Russell this is a real treat for me. As I briefly mentioned to you, I have been a big fan of yours for a long time. It’s very rewarding to finally see the book that you’ve put out – Workarounds – that now I think will expose the world to the kind of work that you do. I thought it would be a good starting point to kind of get your perspective on what really inspired you to write this book?
Thanks, Moe, I appreciate the opportunity to chat with you. In terms of what sits behind this book, I spent 35 years in organizations working with individuals and teams but mostly with teams on how do you make your plans real. It’s one thing to have a good plan. It’s another thing to execute it.
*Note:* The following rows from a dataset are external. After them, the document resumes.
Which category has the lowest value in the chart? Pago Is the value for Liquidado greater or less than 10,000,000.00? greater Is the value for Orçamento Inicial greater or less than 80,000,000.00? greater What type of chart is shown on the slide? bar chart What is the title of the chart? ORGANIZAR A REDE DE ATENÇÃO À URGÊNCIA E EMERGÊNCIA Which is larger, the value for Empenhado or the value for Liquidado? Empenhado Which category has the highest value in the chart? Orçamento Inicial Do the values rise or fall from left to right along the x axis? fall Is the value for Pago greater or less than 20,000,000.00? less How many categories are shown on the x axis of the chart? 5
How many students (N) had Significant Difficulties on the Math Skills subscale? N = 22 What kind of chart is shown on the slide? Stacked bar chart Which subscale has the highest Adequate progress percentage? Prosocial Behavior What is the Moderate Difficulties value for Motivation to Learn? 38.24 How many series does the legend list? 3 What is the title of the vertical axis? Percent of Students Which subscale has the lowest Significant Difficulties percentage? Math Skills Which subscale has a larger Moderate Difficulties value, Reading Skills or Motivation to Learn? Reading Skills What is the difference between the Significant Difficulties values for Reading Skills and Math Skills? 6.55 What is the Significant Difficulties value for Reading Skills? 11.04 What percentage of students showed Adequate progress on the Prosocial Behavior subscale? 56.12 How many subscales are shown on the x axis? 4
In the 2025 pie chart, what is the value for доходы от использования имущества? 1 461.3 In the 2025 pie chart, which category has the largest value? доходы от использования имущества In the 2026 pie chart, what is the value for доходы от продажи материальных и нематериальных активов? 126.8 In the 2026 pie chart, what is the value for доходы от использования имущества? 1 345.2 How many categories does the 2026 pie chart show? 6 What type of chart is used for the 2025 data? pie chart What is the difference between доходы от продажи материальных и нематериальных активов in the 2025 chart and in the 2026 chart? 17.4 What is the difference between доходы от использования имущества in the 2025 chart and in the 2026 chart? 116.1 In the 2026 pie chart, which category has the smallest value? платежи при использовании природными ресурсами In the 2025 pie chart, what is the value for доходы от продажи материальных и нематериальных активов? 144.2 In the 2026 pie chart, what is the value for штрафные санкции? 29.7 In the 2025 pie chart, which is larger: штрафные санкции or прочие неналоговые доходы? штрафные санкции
In the process of doing that especially in medium and large sized organizations, there is all these roadblocks. Things you have to overcome inside your organization. If you have a small business, you may have to workaround the roadblocks of the big business you’re trying to sell to. Workarounds has just been a natural theme of what I’ve been doing. When the economy cratered, some of my clients started really hurting in the notion that we lost a lot of jobs but the work didn’t go away.
Those of you who are working in jobs have probably noticed you got the work of two or three people to do; hurdles and barriers and complex systems and inappropriate processes and maybe just plain old resistance from fatigue of other people is in the way. So I think that it was a timely book. My publisher wanted it done in a fast track so we cranked it up and here it is.
Good for all of us. Russell, I was explaining to somebody yesterday, that tech enthusiasts use the term hack to define a quick way to build something. I gave a really good friend of mine the book the other day, and he was wrapping his arm around it when he asked, what is a workaround? So I try to use the word hack to say it’s similar to that but it’s a more effective way to get things done. Would you say that Workarounds is a similar philosophy?
Yeah. They come in flavors. The original bug in the computer world was actually a bug. It was moth that had flown into a relay on an old IBM mainframe. When they found it, they literally taped it in the logbook and called it a bug. That’s where the term computer bug came from.
As bugs proliferated, workarounds were temporary patches and they would either get over the bug in your system. They were characterized as temporarily effective, but fragile. There were these temporary fixes that you really needed to do some larger work on. That’s kind of one way to think about it.
In today’s world, however, it may not be so much as a temporary fix; kind of like a jerry rig sale, you know, if your mast breaks, you got to get something up. You wouldn’t want to try to sail across the ocean on a jerry rig but it does get you moving.
The notion that a workaround gets you moving is kind of a common denominator. But in today’s world, you may workaround a complex process to find an even simpler one that is both stable and effective. I think that’s where we’re really trying to move is how do you get simple stable and effective in place as much as you can.